In Jan­uary, a man who calls him­self Syed Shuja made ab­surd and sen­sa­tional claims. Ad­dress­ing jour­nal­ists in London over Skype while wear­ing a mask, Shuja said he worked for ECIL from 2009-2014. Shuja claimed he was in a team, which de­signed and tested the EVMs used in the 2014 elec­tions. He said he was forced to seek asy­lum in the USA. He also said that Reliance Jio used low-fre­quency sig­nals to ma­nip­u­late EVMs in 2014, on be­half of the BJP. (Jio only launched com­mer­cial ser­vices in Septem­ber 2016.) “Shuja” gave no ev­i­dence for these in­cred­i­ble as­ser­tions.

Also in Jan­uary, the Aam Aadmi Party MLA Sau­rabh Bharad­waj did demon­strate how it was pos­si­ble to very quickly re­place EVM hard­ware. Other re­searchers have also demon­strated hacks, show­ing how chips or cir­cuit boards could be eas­ily re­placed, to al­low hack­ing. The big prob­lem with the chip that can­not be tested or ver­i­fied: there is no way for the ECI to tell if it has been re­placed by an­other chip.

Se­cu­rity ex­perts have pointed out re­peat­edly that the ECI’s re­fusal to share source code makes it much more in­se­cure. Any code that is se­cret and con­tains bugs, can be ex­ploited, with­out fear of de­tec­tion. There is an ex­cel­lent rea­son why gi­ant cor­po­ra­tions re­lease source code for their pro­grams: In­de­pen­dent se­cu­rity re­searchers can test it to de­tect bugs, and patch buggy code. In­deed, com­pa­nies re­ward indy re­searchers for point­ing out bugs.

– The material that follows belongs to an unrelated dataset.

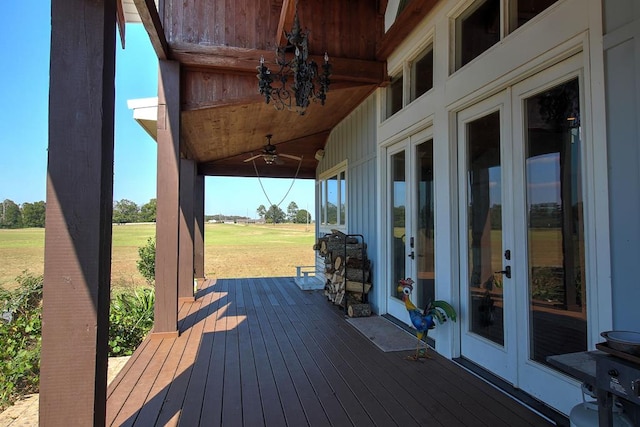 wooden terrace with french doors and ceiling fan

Ob­vi­ously, the ECI is not go­ing to re­place ei­ther EVMs, or VVPATs, at this late date. One de­mand that has been put for­ward is that 50 per cent of EVMs be matched with VVPATs, with manda­tory re-polling if there’s a high er­ror in tal­lies. An­other sug­ges­tion is that there should be manda­tory VVPAT counts if there’s a nar­row vic­tory mar­gin.

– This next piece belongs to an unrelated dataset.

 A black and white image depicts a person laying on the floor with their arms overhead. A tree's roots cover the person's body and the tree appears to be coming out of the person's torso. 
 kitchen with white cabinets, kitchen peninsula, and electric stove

Ran­dom sam­pling of EVMs and VVPATs should be done to en­sure high con­fi­dence in the vot­ing process. The process for iden­ti­fy­ing VVPAT er­rors also needs re­view. A clever hacker would en­sure that con­sec­u­tive votes are not in­ter­fered with, in or­der to pass the VVPAT test vote process. For ex­am­ple, ev­ery third vote could be rigged and the VVPAT test vote process would show the sys­tem was work­ing fine.

The orig­i­nal EVM de­sign was done in the 1980s. It’s high time there was a re­view of the hard­ware and soft­ware, and the source code should also be re­leased. That way, bugs can be fixed quickly and the con­fi­dence of vot­ers in the sanc­tity of the elec­toral process can be re­stored.